Exercise text:
The workflow for the network creation. Step 1: Interaction data is downloaded from STRING DB and miRTarBase. Expression correlation is calculated from the IBM expression datasets. These are mapped and combined into a database layer, and a correlation layer. Step 2: Differential gene expression testing is applied to the mRNA and miRNA data. Burden testing is applied to the exome sequencing data. In the case of mRNAs, the two p-values are combined into one. Step 3: The node values are overlaid on top of the network created from the edges

Finally, to connect everything in the network, we used BridgeDB [25] and miRBaseConverter [26] to map the identifiers of STRING and miRTarBase to the identifiers of the transcriptome and exome datasets. Specifically, we mapped NCBI gene identifiers to Ensembl identifiers, and mapped miRNA names to miRBase accessions. We removed isolated nodes that were not connected to the largest connected component of the network, because we are using an iterative analysis method that traverses the network. The resulting network consists of 17,405 nodes and 3,353,996 edges of different types (Table 1).

Table 1.

Data shown:
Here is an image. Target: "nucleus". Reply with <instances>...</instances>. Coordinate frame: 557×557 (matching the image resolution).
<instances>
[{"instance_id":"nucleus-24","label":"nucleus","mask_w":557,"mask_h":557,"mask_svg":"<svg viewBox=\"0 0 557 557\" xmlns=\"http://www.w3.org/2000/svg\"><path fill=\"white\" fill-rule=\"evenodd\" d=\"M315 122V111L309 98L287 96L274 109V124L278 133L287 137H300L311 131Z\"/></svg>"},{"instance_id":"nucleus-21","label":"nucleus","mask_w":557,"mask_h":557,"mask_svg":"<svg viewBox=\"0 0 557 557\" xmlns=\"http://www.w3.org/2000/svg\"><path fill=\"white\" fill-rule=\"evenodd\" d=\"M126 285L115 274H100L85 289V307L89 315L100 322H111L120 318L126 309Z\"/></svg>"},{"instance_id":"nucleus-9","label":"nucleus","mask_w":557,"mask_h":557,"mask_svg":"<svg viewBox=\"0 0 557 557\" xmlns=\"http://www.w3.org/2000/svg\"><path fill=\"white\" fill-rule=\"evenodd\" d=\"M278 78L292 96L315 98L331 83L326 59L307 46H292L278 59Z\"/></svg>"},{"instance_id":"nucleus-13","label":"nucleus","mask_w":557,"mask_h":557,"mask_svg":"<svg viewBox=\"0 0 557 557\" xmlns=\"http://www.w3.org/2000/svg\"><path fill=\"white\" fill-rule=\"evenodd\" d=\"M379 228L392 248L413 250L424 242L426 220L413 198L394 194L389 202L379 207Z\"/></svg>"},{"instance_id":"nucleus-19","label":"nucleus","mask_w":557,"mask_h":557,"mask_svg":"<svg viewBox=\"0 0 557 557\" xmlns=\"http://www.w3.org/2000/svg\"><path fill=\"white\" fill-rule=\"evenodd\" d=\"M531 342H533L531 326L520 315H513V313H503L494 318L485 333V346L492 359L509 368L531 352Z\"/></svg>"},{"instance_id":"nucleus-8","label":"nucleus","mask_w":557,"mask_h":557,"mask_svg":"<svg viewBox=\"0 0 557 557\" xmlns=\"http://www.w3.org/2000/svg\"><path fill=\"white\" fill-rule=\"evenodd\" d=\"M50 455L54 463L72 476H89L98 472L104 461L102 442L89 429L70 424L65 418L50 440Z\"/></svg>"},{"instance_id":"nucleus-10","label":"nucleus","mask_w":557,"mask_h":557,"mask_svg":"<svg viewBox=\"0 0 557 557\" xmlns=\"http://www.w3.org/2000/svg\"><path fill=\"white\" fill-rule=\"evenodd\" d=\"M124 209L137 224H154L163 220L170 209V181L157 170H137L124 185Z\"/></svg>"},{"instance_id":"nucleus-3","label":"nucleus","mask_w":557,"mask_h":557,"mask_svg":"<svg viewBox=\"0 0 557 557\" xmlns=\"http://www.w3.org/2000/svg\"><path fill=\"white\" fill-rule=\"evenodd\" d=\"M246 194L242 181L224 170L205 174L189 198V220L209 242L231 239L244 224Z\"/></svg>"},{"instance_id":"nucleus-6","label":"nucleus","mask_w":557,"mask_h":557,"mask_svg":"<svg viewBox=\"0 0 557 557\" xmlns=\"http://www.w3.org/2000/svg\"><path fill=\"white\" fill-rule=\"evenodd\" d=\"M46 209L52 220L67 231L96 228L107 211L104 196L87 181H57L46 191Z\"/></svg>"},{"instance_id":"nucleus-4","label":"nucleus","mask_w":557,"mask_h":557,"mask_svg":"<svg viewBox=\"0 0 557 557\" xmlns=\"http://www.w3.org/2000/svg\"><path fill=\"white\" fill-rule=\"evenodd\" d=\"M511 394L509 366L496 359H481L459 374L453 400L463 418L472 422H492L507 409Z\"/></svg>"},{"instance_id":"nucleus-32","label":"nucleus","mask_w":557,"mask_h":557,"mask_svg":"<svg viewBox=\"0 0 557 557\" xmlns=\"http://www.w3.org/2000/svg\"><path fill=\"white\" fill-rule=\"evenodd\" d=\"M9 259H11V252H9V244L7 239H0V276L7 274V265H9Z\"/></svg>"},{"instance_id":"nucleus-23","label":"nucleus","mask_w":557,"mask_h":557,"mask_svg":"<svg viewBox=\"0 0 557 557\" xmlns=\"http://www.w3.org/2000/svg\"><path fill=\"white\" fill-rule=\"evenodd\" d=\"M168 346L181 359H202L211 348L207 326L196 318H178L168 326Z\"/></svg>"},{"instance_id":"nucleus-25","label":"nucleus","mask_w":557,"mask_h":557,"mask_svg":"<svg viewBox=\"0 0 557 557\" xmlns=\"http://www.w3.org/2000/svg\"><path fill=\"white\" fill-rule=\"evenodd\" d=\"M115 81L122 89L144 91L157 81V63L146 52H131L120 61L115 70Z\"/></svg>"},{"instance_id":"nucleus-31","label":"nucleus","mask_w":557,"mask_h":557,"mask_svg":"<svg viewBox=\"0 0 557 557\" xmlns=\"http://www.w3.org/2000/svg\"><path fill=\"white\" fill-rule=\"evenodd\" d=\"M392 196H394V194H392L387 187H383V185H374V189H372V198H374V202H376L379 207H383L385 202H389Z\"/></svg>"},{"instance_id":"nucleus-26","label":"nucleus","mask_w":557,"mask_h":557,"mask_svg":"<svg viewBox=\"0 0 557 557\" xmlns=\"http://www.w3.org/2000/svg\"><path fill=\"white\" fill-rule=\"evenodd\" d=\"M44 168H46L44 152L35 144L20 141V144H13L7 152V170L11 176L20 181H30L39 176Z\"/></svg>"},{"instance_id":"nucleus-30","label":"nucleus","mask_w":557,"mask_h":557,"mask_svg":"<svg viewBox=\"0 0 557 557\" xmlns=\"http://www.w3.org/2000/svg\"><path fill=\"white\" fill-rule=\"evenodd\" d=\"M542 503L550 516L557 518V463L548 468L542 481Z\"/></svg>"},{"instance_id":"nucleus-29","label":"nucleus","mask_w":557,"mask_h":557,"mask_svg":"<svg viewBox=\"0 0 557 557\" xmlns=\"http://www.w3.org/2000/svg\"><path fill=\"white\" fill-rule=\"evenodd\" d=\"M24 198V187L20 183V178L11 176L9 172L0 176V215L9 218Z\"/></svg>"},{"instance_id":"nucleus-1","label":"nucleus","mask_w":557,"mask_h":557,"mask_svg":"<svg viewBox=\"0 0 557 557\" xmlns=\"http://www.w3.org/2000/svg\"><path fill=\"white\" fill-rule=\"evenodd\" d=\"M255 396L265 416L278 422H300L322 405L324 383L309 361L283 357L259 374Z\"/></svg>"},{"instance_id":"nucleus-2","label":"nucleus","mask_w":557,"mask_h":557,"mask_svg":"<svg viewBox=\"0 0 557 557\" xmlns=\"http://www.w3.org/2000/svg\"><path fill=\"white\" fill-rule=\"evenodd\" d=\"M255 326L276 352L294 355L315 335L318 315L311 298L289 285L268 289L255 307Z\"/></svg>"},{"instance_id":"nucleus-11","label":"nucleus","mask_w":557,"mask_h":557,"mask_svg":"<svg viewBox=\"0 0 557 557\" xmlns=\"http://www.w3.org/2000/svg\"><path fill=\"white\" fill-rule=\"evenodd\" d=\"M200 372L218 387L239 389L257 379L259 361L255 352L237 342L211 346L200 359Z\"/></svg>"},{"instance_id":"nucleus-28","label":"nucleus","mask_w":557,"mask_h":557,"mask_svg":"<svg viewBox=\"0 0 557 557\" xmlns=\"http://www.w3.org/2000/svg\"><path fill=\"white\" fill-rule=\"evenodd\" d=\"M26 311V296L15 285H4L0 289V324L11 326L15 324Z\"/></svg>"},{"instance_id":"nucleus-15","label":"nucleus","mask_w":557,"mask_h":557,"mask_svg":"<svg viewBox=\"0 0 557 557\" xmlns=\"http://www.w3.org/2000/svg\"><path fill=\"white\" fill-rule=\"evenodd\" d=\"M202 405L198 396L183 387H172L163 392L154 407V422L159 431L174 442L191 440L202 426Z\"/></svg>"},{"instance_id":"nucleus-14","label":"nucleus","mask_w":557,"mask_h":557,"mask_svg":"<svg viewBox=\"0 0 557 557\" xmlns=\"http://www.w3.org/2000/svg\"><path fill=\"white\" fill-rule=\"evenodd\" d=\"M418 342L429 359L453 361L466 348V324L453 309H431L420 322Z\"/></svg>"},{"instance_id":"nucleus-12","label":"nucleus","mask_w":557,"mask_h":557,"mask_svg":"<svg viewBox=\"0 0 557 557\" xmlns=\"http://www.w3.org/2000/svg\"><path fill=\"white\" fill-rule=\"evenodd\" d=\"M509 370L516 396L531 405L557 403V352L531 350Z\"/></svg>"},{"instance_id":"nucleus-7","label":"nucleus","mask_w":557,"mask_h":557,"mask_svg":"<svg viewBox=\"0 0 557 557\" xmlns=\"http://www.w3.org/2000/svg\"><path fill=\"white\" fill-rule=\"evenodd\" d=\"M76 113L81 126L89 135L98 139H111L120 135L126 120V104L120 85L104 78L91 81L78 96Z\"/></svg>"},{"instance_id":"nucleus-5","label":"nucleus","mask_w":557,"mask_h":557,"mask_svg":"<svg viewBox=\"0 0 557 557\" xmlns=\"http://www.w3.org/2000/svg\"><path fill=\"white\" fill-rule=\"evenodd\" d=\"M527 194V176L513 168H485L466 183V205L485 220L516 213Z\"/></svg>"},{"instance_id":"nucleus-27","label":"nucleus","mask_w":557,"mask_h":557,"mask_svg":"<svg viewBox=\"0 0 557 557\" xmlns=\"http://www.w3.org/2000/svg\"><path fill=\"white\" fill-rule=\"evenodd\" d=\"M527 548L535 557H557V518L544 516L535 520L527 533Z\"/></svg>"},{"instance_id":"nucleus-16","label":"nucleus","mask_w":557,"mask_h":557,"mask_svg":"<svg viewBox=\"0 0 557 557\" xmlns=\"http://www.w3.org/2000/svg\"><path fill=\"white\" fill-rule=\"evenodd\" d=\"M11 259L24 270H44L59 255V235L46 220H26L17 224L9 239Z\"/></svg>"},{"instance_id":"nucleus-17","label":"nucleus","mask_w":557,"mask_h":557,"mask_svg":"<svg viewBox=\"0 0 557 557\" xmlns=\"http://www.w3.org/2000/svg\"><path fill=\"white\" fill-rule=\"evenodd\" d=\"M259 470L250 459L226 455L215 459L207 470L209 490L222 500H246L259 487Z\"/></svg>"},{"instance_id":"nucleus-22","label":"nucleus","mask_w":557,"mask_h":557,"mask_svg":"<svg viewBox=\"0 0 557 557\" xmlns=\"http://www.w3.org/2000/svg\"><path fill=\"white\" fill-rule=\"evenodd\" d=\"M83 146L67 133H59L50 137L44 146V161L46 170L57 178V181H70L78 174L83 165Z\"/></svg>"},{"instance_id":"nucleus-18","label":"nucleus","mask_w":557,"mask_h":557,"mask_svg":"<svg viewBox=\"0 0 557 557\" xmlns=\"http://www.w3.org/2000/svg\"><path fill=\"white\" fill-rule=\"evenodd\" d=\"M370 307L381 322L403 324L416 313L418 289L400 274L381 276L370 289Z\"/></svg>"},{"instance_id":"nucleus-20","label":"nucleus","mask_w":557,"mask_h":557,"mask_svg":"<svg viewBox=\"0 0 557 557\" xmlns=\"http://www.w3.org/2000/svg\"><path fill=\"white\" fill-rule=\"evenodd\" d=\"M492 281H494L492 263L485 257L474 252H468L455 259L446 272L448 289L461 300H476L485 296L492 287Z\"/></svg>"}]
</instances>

Work item: Update the network-creation text from "Finally, to connect" to "different types (Table 1).", replacing "isolated nodes" with "unconnected nodes".

Exercise solution:
Finally, to connect everything in the network, we used BridgeDB [25] and miRBaseConverter [26] to map the identifiers of STRING and miRTarBase to the identifiers of the transcriptome and exome datasets. Specifically, we mapped NCBI gene identifiers to Ensembl identifiers, and mapped miRNA names to miRBase accessions. We removed unconnected nodes that were not connected to the largest connected component of the network, because we are using an iterative analysis method that traverses the network. The resulting network consists of 17,405 nodes and 3,353,996 edges of different types (Table 1).